» **Domande da svolgere**
A. Sulla base della discussione sulla pronuncia di «lingerie», indica se queste affermazioni sono vere o false: (i) secondo Calypso29, in italiano la parola si pronuncia con la "g" dolce; (ii) secondo Necsus, chi non conosce la lingua di una parola straniera tende a pronunciarla secondo la lingua di provenienza; (iii) stevenvh chiede altri esempi dopo la risposta di Calypso29. Per ciascuna rispondi sì o no e riporta, tra virgolette, le parole della discussione che lo dimostrano.
B. Prosegui la discussione sulla pronuncia di «lingerie» partendo dopo l'ultima frase riportata.

# lingerie



## stevenvh

Ciao a tutti,
vorrei sapere come si pronuncia lingerie in italiano: come in francese ("lèngeri") oppure come si scrive?

Grazie in anticipo,
Steven


----------



## Necsus

Certo, dipende sempre dal contesto (sociale, non della frase), ma in linea di massima gli italiani che non conoscono la lingua di appartenenza di una parola straniera tendono a pronunciarla secondo le regole dell'italiano, ovverosia come è scritta (un esempio lampante è da sempre il classico Colgate)..!


----------



## Calypso29

Ciao stevenvh!!!

In italiano si legge come si scrive: "lingerie", senza la "e" finale e con la "g" dolce!!!

C.



Necsus said:


> Certo, dipende sempre dal contesto (sociale, non della frase), ma in linea di massima gli italiani che non conoscono la lingua di appartenenza di una parola straniera tendono a pronunciarla secondo le regole dell'italiano, ovverosia come è scritta (un esempio lampante è da sempre il classico Colgate)..!


 


_Scusa cosa intendi con_ *contesto*_?_

_Scusa, io ho sempre detto *colgate*, come sarebbe l'originale???_

_ps: ci sarebbe anche *puzzle*, vero???_


----------



## stevenvh

Calypso29 said:


> In italiano si legge come si scrive: "lingerie", senza la "e" finale



Ah? Non si pronuncia sempre la "e" finale, allora? Altri esempi?


----------



## Necsus

Calypso29 said:
			
		

> _Scusa cosa intendi con_ *contesto*_?_
> _Scusa, io ho sempre detto *colgate*, come sarebbe l'originale???_
> _ps: ci sarebbe anche *puzzle*, vero??? _


Voglio dire che è più facile che che persone più acculturate per appartenenza sociale (o altro) usino per una parola straniera la pronuncia corretta secondo la lingua di provenienza.

» **Sezione dati**
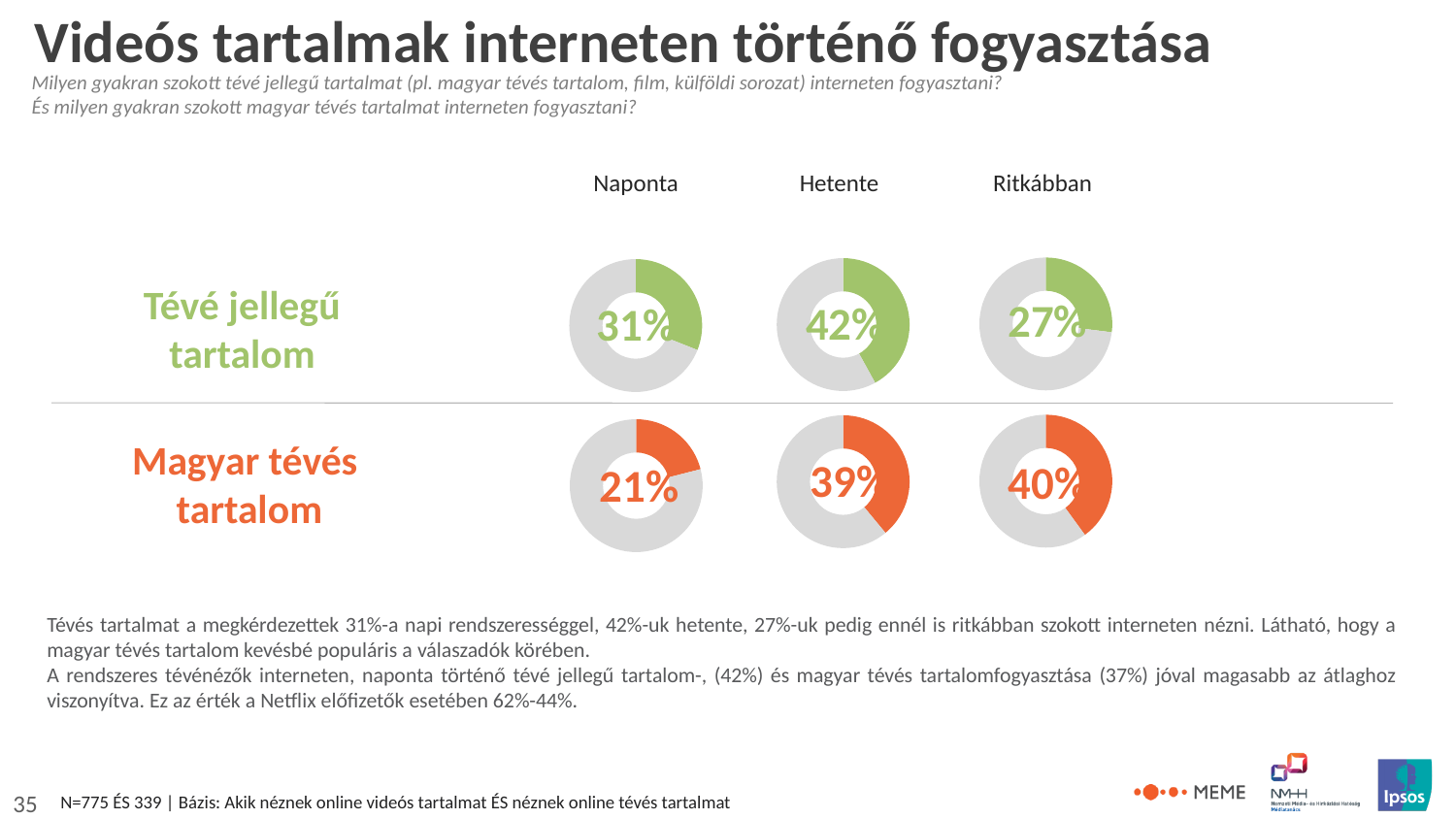
What type of chart is used to display the percentages on the slide? Donut (pie) chart In the Magyar tévés tartalom row, which column (Naponta, Hetente or Ritkábban) has the lowest percentage? Naponta In the Tévé jellegű tartalom row, which column (Naponta, Hetente or Ritkábban) has the highest percentage? Hetente What percentage is shown in the donut chart for Magyar tévés tartalom under Naponta? 21% What percentage is shown in the donut chart for Magyar tévés tartalom under Ritkábban? 40% What is the difference between the Hetente and Ritkábban percentages for Tévé jellegű tartalom? 15 percentage points What percentage is shown in the donut chart for Tévé jellegű tartalom under Naponta? 31% Which is larger: the Ritkábban value for Tévé jellegű tartalom or the Ritkábban value for Magyar tévés tartalom? Magyar tévés tartalom What is the difference between the Naponta percentages for Tévé jellegű tartalom and Magyar tévés tartalom? 10 percentage points What percentage is shown in the donut chart for Tévé jellegű tartalom under Hetente? 42% What colour are the filled segments in the Magyar tévés tartalom row of donut charts? Orange How many donut charts are shown on the slide? 6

» **Risposte alle domande**
A.
(i) Sì: «senza la "e" finale e con la "g" dolce».
(ii) No: «tendono a pronunciarla secondo le regole dell'italiano, ovverosia come è scritta».
(iii) Sì: «Altri esempi?»

B.
Be', colghéit, direi...


----------



## Calypso29

stevenvh said:


> Ah? Non si pronuncia sempre la "e" finale, allora? Altri esempi?


 

Sì, in italiano si pronunciano sempre* tutte le lettere, ma per quanto riguarda alcune parole straniere, per esempio quelle che finiscono con -ie, si pronuncia solo la "i".

Purtroppo non mi vengono altri esempi.... :-(

* eccezione fatta per "gn" (= ñ); "gl" (= ll spagnola)...


----------



## federicoft

notare che in italiano solitamente si legge _linjerì_ MA in francese corretto si direbbe _lanjerì_.


----------



## Necsus

Calypso29 said:
			
		

> Sì, in italiano si pronunciano sempre* tutte le lettere, ma per quanto riguarda alcune parole straniere, per esempio quelle che finiscono con -ie, si pronuncia solo la "i".
> 
> Purtroppo non mi vengono altri esempi.... :-(
> 
> * eccezione fatta per "gn" (= ñ); "gl" (= ll spagnola)...


Calypso29, secondo me la questione non è che si pronunci o meno la -e in alcune parole, quanto che in Italia si usa la pronuncia della lingua di provenienza (almeno per quelle più conosciute) 'italianizzandola', cioè senza rispettarla per quelle lettere che si discostano dalla nostra abitudine a pronunciarle come sono scritte, quindi abbiamo 'lingerì' con la 'i' anziché 'lãgërì', o 'pruderì' anziché 'prüdrì', o anche 'Volksvàġen' anziché 'Folksvaaġën', o 'Mièle' anziché 'Mìilë', o 'Dìsnei' anziché 'Dìsni', etc.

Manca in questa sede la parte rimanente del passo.